> **INPUT RECORDS**:
start
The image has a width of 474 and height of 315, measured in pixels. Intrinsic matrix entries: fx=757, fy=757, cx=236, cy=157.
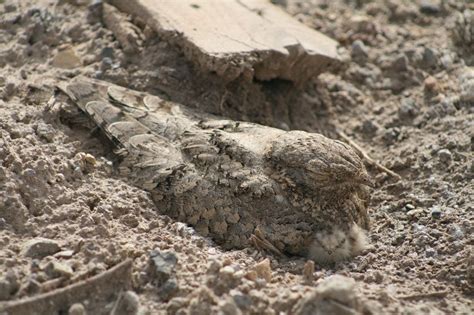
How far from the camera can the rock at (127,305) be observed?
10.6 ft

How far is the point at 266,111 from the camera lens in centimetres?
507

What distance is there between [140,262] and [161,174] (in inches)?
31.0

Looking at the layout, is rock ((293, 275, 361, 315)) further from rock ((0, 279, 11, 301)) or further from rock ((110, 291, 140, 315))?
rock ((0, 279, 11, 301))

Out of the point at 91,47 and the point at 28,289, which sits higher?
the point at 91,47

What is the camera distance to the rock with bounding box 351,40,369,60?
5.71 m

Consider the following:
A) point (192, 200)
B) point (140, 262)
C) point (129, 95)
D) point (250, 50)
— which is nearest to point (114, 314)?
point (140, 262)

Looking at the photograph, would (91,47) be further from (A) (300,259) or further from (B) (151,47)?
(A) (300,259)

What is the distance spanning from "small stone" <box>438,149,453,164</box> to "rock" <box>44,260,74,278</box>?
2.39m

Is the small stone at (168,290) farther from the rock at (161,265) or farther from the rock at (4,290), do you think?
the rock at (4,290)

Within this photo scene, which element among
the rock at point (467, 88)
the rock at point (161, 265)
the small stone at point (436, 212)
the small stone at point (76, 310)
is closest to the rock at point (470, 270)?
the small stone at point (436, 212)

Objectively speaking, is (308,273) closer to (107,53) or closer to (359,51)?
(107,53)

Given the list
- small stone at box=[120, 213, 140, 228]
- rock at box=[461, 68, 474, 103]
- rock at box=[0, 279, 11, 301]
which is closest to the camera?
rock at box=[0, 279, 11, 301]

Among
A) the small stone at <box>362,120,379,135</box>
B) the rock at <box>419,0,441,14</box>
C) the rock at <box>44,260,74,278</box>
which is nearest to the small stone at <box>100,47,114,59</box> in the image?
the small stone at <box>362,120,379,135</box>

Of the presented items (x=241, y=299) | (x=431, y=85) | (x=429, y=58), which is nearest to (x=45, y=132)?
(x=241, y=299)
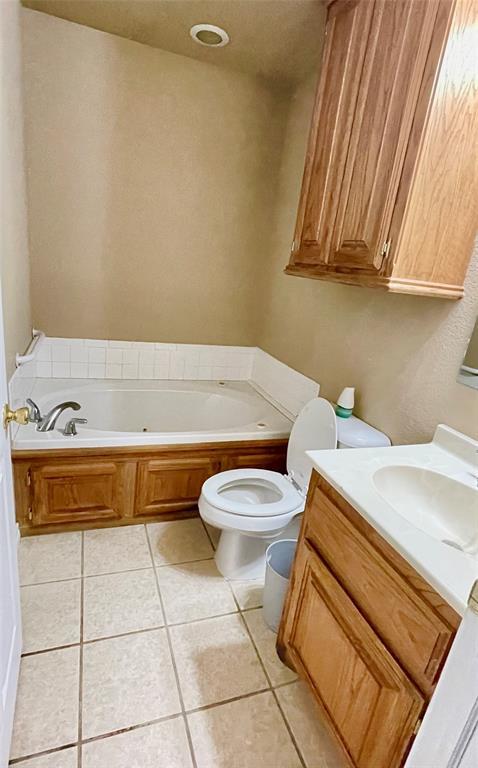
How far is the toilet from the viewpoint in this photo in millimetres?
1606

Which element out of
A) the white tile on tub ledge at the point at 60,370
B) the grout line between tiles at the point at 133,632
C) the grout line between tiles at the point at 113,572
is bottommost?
end
> **WHAT THE TASK ASKS**: Render the listing above as a JSON list of strings with one string per line. Skip the blank lines and leave the pictures out.

> **TASK SOLUTION**:
[
  "The image has a width of 474 and height of 315, measured in pixels. Intrinsic matrix entries: fx=757, fy=757, cx=236, cy=157.",
  "How far from the camera can the rock at (127,305) be observed?",
  "10.6 ft",
  "How far is the point at 266,111 from the camera lens in centimetres?",
  "507",
  "What distance is there between [140,262] and [161,174] (in inches)?",
  "31.0",
  "Looking at the layout, is rock ((293, 275, 361, 315)) further from rock ((0, 279, 11, 301)) or further from rock ((110, 291, 140, 315))?",
  "rock ((0, 279, 11, 301))",
  "Out of the point at 91,47 and the point at 28,289, which sits higher?",
  "the point at 91,47",
  "What is the camera distance to the rock with bounding box 351,40,369,60?",
  "5.71 m",
  "Consider the following:",
  "A) point (192, 200)",
  "B) point (140, 262)",
  "C) point (129, 95)",
  "D) point (250, 50)",
  "— which is nearest to point (114, 314)?",
  "point (140, 262)",
  "Looking at the photograph, would (91,47) be further from (A) (300,259) or further from (B) (151,47)?",
  "(A) (300,259)",
  "What is the distance spanning from \"small stone\" <box>438,149,453,164</box> to \"rock\" <box>44,260,74,278</box>?",
  "2.39m",
  "Is the small stone at (168,290) farther from the rock at (161,265) or farther from the rock at (4,290), do you think?",
  "the rock at (4,290)",
  "Within this photo scene, which element among",
  "the rock at point (467, 88)",
  "the rock at point (161, 265)",
  "the small stone at point (436, 212)",
  "the small stone at point (76, 310)",
  "is closest to the rock at point (470, 270)?",
  "the small stone at point (436, 212)",
  "Objectively speaking, is (308,273) closer to (107,53) or closer to (359,51)?",
  "(107,53)",
  "Given the list",
  "- small stone at box=[120, 213, 140, 228]",
  "- rock at box=[461, 68, 474, 103]",
  "- rock at box=[0, 279, 11, 301]",
  "which is closest to the camera?",
  "rock at box=[0, 279, 11, 301]",
  "Among",
  "A) the small stone at <box>362,120,379,135</box>",
  "B) the rock at <box>419,0,441,14</box>",
  "C) the rock at <box>44,260,74,278</box>",
  "which is nearest to the small stone at <box>100,47,114,59</box> in the image?",
  "the small stone at <box>362,120,379,135</box>",
  "Of the presented items (x=241, y=299) | (x=431, y=85) | (x=429, y=58), which is nearest to (x=45, y=132)?",
  "(x=241, y=299)",
  "How far is the toilet from the viewpoint in this photo in millimetres?",
  "1606",
  "Which element out of",
  "A) the white tile on tub ledge at the point at 60,370",
  "B) the grout line between tiles at the point at 133,632",
  "C) the grout line between tiles at the point at 113,572",
  "is bottommost?"
]